I never thought that I would finally leave the hospital. It felt like I would be in that bed forever. But two weeks later, here I was, on a plane to the ocean with my mother on the seat next to me.
My cellphone buzzed in my hand. I knew I only had a few minutes before I would have to turn it off so that the plane could take off.
Chris: I’m really gonna miss u.
I typed as fast as I could, not wanting to waste a minute.
E.J: Gonna miss you 2. Thnx 4 everything. I will write. Promise.
Chris: You better.
E.J: Lol. Yeah. ;)
Chris: I love u…
E.J: Luv u 2. Come visit soon.
Chris: Not even death would keep me away.
I smiled but I did not answer back.
Chris and I had an understanding. He came to visit me yesterday to say goodbye. We would just be friend. I would always love him, and I guess he would always be in love with me. But way too much has happened, and I’m still not even sure I’m gay. For now I just want a normal life. One full of promise and a college education as soon as I graduate. No boyfriends or girlfriends. No sex.
My phone buzzed again.
Brody: Good luck dude! Hope ur ass heals up nicely!
E.J: Lol. Only u would say that. Don’t scare the nurses with that face of urs.
Brody: Yeah Joker!!! I might decide to give old Hazel a heart attack with it somewhere in the dark with it 2night.
E.J: Shame. Ur a devil!
Brody: U know it dude! Good luck! Cum visit soon!
E.J: Sort out ur face first. U might scare me.
I smiled at the outraged emoji he sent as reply.
If it had not been for Brody I had no idea how I would have gotten through the last two weeks. I would have probably died of boredom. Luckily Brody had an amazing sense of humor and as he said, if my ass wasn’t all bandaged up with stitches and he wasn’t straight, he would have proudly done me.

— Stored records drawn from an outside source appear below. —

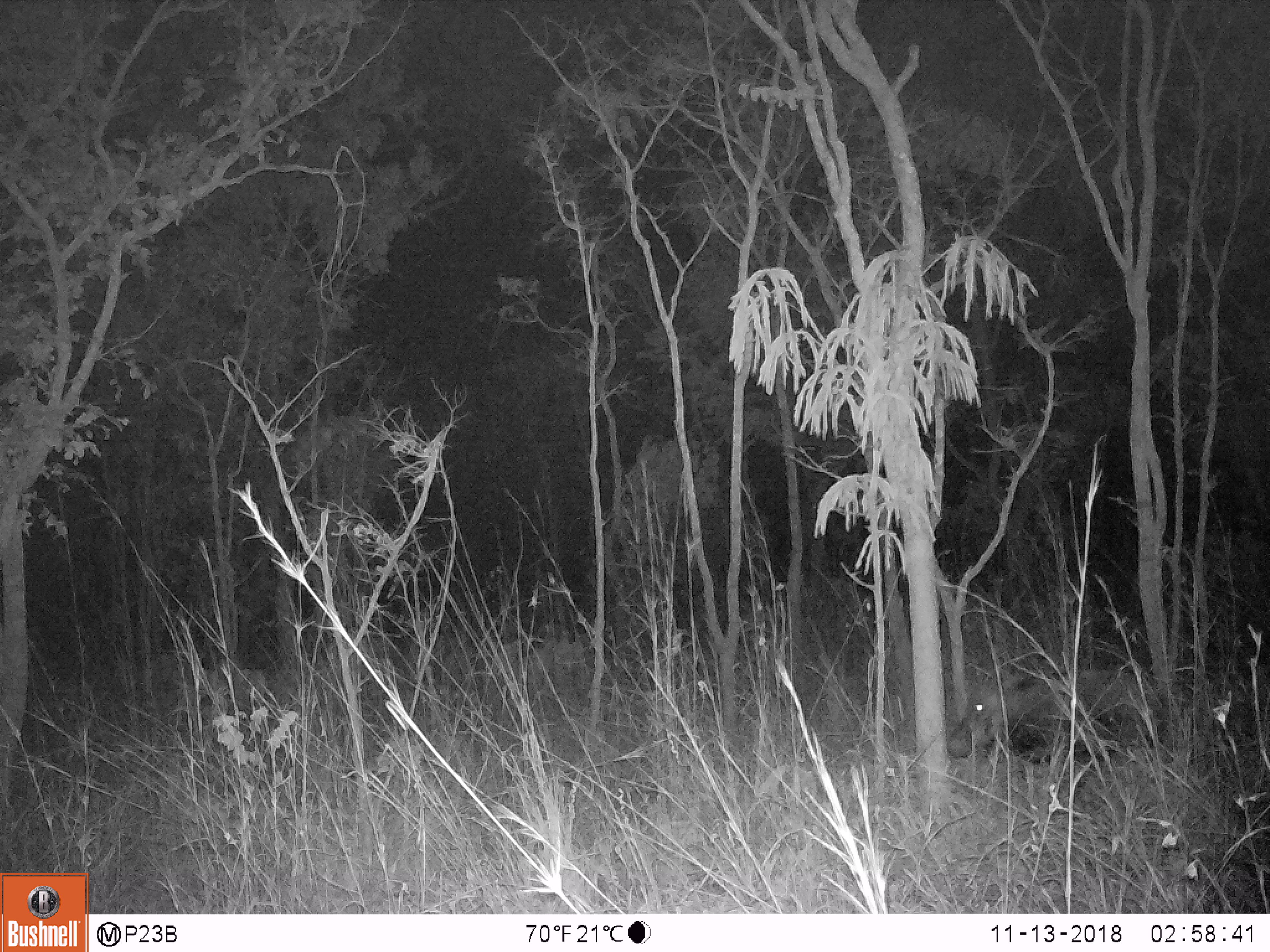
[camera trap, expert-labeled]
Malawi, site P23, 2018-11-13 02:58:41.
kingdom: Animalia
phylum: Chordata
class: Mammalia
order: Artiodactyla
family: Suidae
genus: Potamochoerus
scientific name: Potamochoerus larvatus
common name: bushpig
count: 1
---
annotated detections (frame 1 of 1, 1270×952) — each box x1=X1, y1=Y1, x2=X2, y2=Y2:
bushpig: x1=946, y1=661, x2=1184, y2=773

I replied that if his face wasn’t covered in molten wax and I was sure I was gay I would have probably done him. It was all a joke and others would probably not have thought we were funny, but it was hilarious to us.
“It’s time to turn off your phone honey,” my mom said from beside me.

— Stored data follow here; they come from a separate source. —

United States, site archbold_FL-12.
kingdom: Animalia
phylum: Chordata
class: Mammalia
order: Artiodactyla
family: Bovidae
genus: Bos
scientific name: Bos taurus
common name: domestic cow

She hadn’t spoken much since she came. She asked me to tell her everything and I did. She has been crying ever since. I don’t blame her. She should know that. I do however think she blames herself. Not that she should.
She didn’t tell me what happened to James’ body and I never asked. Maybe I didn’t want to know. All I wanted to know that where I was going there would be a new start without old memories I would have to look into. I asked her to put everything that was in my room in storage. I don’t want to see any of the old memories. Maybe I would be strong enough someday, but I just wasn’t there yet. She promised me a shopping spree as soon as I was up for it. And I am up for it as soon as this plane lands.

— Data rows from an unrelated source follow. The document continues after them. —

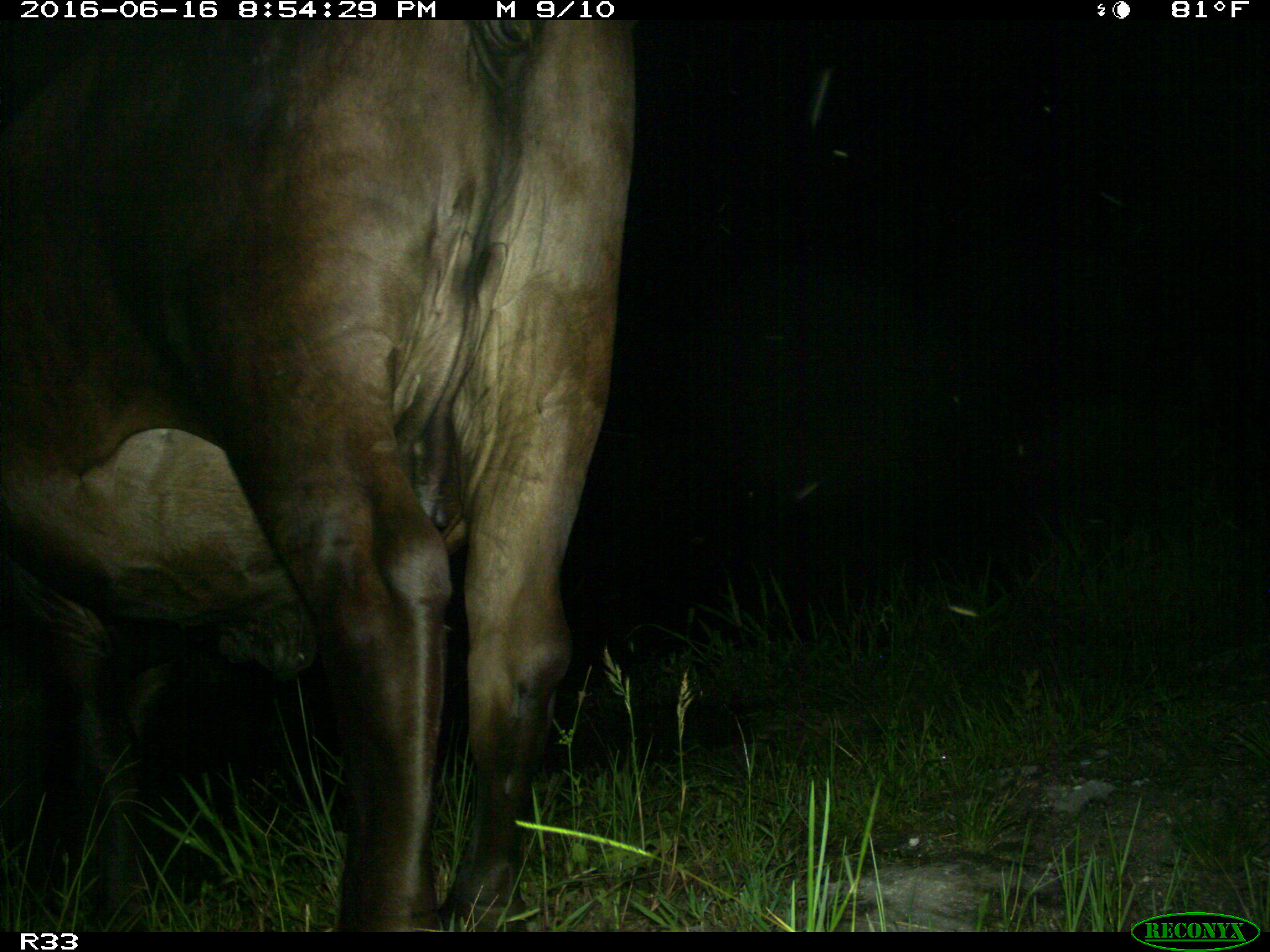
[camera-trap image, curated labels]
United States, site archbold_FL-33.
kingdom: Animalia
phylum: Chordata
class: Mammalia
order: Artiodactyla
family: Bovidae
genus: Bos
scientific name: Bos taurus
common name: domestic cow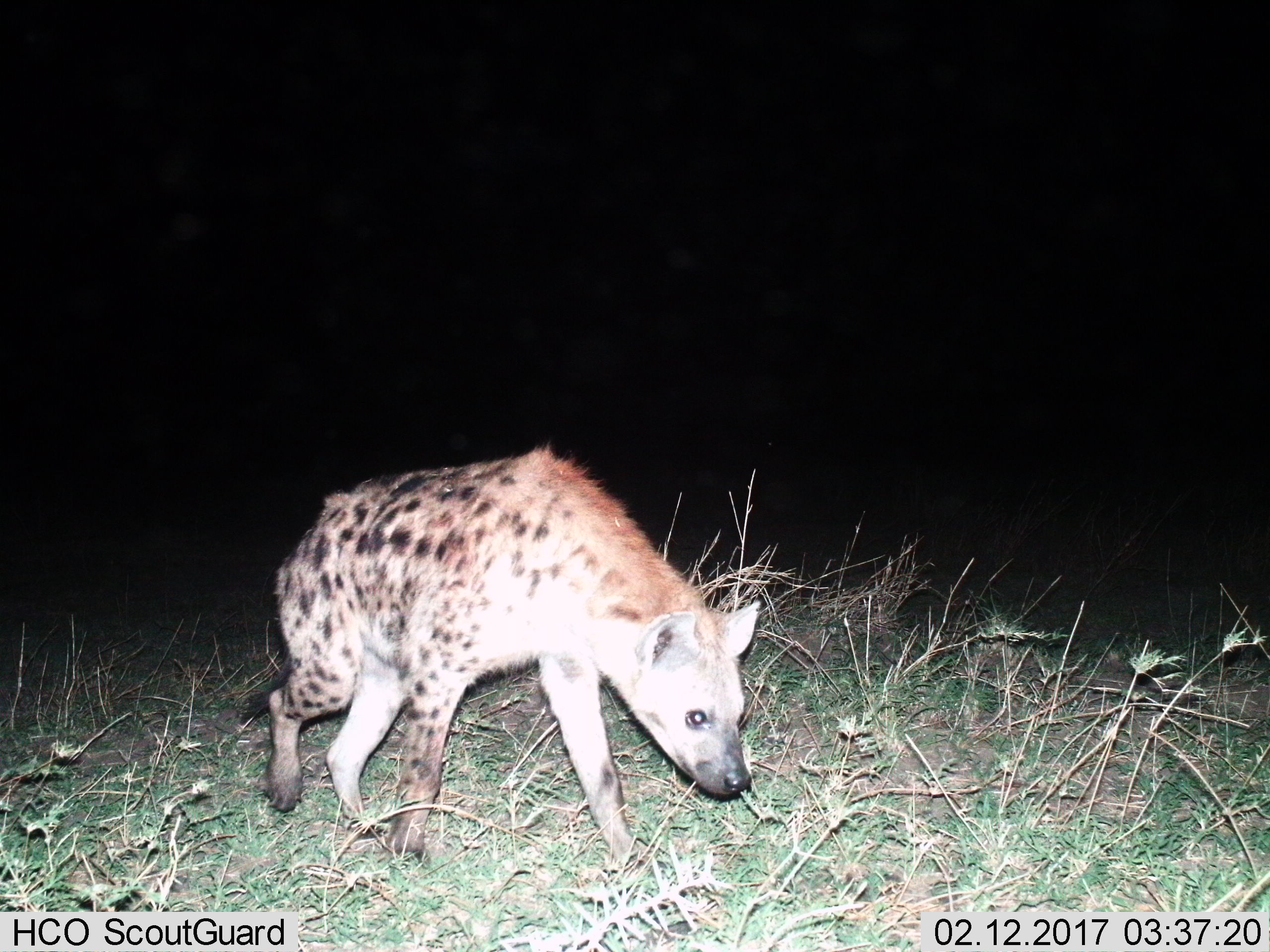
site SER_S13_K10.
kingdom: Animalia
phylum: Chordata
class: Mammalia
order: Carnivora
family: Hyaenidae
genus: Crocuta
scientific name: Crocuta crocuta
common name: spotted hyena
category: hyenaspotted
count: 1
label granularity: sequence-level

I will never be rid of all the memories, or even the pain. It will probably last forever. But I can choose to carry on with my life, whatever that may entail. I have learned that sometimes heroes come in the most amazing forms and that monsters sometimes get rid of themselves. Then you are only left with your own inner demons. And they haunt you. They don’t go away. Mine still gnaws on me every night before I fall asleep with the help of a clever little pill my doctor prescribed. But there will be a day where I will be able to sleep without it and not get nightmares. I am sure of that. Like Shelly said. I am lucky. I will heal.
Maybe one day I will come back. Not for the foreseeable future… but someday at least. For now I want the one thing I think I do deserve. Normality and happiness. And remembering that nothing should ever be hidden behind drawn curtains.